Which lines in the records below contain the word "cellpadding"? Copy each one out.

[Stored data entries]
⟨

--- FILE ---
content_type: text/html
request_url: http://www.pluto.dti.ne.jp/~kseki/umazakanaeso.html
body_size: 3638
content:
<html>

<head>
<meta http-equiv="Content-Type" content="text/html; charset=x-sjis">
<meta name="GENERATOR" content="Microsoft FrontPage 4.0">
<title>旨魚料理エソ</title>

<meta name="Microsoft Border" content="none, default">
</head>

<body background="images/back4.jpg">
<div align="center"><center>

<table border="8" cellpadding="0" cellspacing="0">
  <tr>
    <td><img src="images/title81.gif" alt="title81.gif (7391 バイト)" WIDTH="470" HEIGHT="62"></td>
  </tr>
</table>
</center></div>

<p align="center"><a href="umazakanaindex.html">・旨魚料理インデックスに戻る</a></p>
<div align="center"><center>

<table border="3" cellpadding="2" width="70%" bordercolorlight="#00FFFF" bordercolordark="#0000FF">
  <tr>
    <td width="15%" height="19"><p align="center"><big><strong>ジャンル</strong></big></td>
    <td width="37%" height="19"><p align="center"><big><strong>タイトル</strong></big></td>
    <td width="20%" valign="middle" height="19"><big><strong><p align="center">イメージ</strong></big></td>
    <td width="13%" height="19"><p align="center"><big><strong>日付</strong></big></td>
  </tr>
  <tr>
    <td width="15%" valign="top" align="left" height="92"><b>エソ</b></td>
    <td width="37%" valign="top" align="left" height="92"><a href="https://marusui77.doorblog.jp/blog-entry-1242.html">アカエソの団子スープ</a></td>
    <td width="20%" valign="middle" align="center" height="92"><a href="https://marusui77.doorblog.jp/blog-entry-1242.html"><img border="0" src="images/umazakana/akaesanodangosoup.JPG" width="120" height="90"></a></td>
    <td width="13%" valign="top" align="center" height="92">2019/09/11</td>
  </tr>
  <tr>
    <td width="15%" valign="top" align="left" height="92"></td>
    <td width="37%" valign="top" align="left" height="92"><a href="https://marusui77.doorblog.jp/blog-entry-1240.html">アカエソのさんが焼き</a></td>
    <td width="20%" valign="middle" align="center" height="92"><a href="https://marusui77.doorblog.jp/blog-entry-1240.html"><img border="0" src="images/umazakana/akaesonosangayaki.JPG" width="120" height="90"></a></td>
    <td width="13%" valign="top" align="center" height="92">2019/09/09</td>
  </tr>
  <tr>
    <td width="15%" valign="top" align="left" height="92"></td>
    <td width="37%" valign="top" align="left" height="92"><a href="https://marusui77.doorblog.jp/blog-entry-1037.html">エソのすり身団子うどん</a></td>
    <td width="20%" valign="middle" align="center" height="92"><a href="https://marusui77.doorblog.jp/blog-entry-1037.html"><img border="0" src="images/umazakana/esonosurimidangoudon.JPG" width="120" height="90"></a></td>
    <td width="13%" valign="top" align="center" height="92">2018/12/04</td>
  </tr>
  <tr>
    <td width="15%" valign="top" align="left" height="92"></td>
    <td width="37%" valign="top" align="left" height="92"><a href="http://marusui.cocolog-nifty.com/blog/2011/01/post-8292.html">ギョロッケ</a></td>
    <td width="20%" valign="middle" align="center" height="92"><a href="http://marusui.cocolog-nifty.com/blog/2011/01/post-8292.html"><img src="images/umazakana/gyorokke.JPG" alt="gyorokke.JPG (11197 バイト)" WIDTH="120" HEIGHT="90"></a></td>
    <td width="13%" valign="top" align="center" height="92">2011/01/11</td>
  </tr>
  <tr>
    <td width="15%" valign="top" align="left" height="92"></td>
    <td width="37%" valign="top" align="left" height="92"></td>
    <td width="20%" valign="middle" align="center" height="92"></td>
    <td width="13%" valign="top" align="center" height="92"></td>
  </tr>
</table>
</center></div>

⟩

▶ **RESPONSE**:
<table border="8" cellpadding="0" cellspacing="0">
<table border="3" cellpadding="2" width="70%" bordercolorlight="#00FFFF" bordercolordark="#0000FF">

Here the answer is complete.